Reproduce exactly the lines below from the one containing "[camera-trap image, curated labels]" through the one containing "common name: red deer", including both, and nothing else.

BEGIN Supplied entries

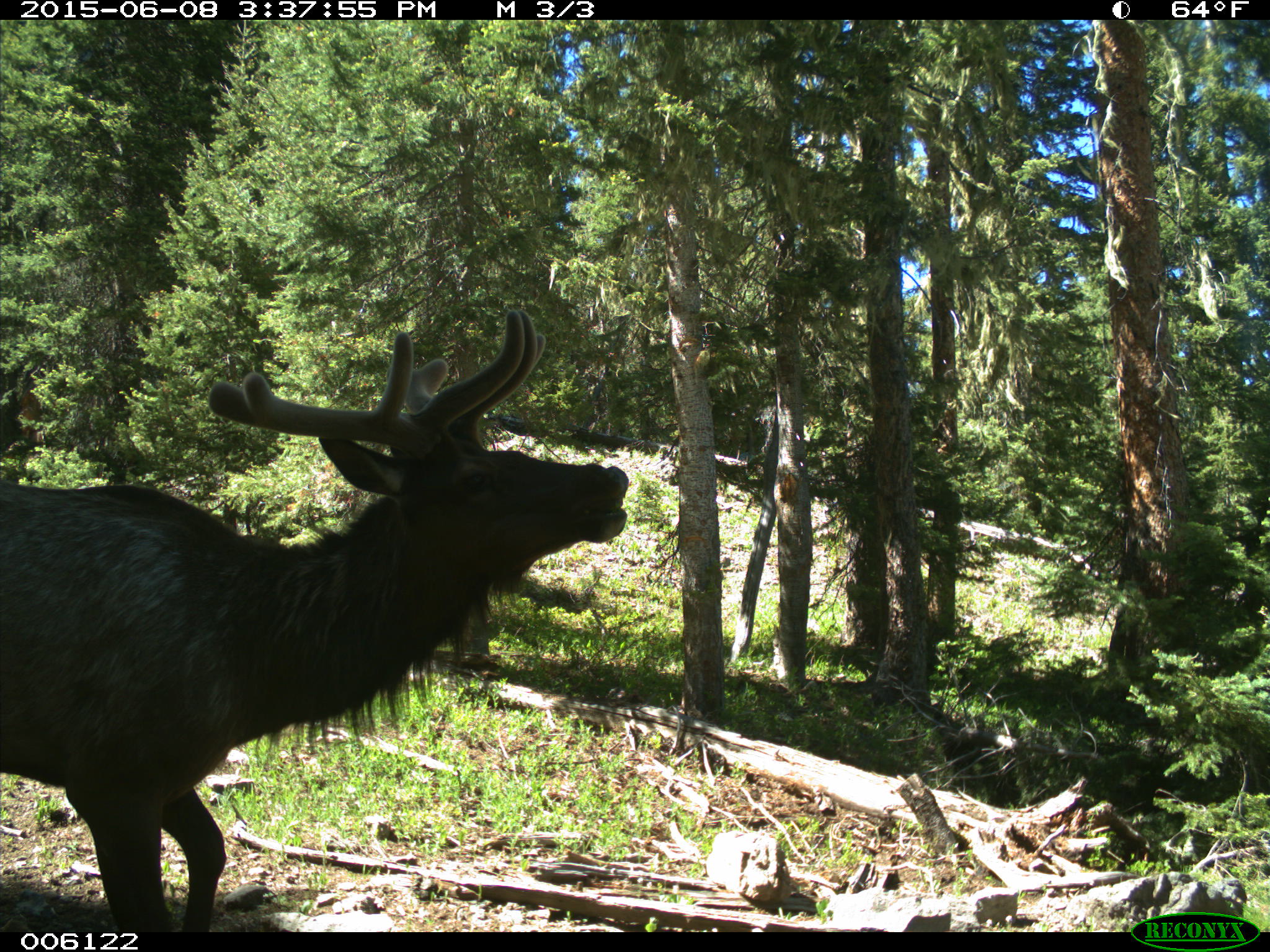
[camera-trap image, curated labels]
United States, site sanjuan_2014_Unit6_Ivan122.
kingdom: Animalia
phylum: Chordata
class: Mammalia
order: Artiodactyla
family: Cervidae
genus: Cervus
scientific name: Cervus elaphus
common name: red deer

END Supplied entries
BEGIN Supplied entries

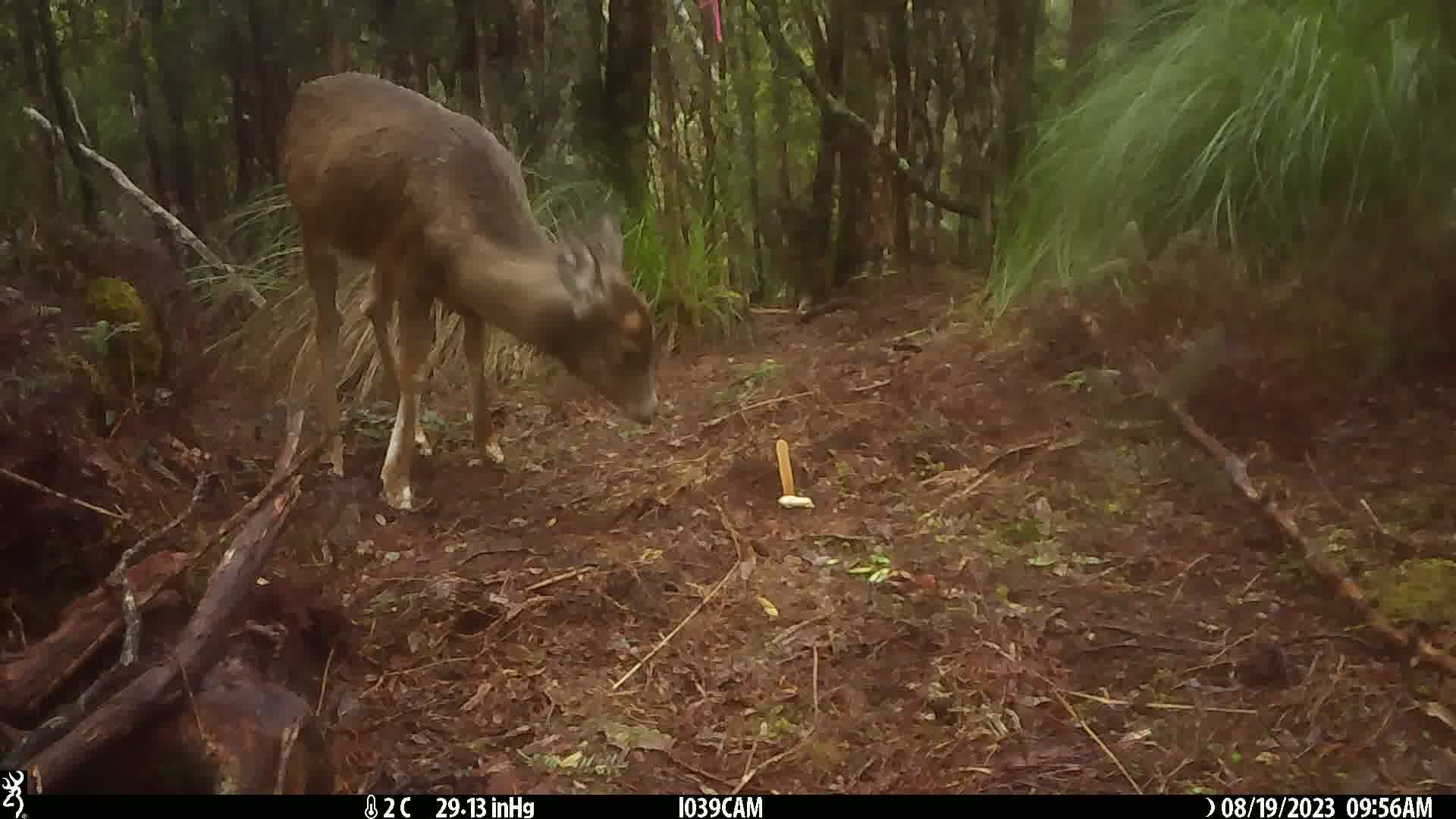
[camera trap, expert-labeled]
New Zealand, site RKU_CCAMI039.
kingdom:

END Supplied entries

● **Written answer**
[camera-trap image, curated labels]
United States, site sanjuan_2014_Unit6_Ivan122.
kingdom: Animalia
phylum: Chordata
class: Mammalia
order: Artiodactyla
family: Cervidae
genus: Cervus
scientific name: Cervus elaphus
common name: red deer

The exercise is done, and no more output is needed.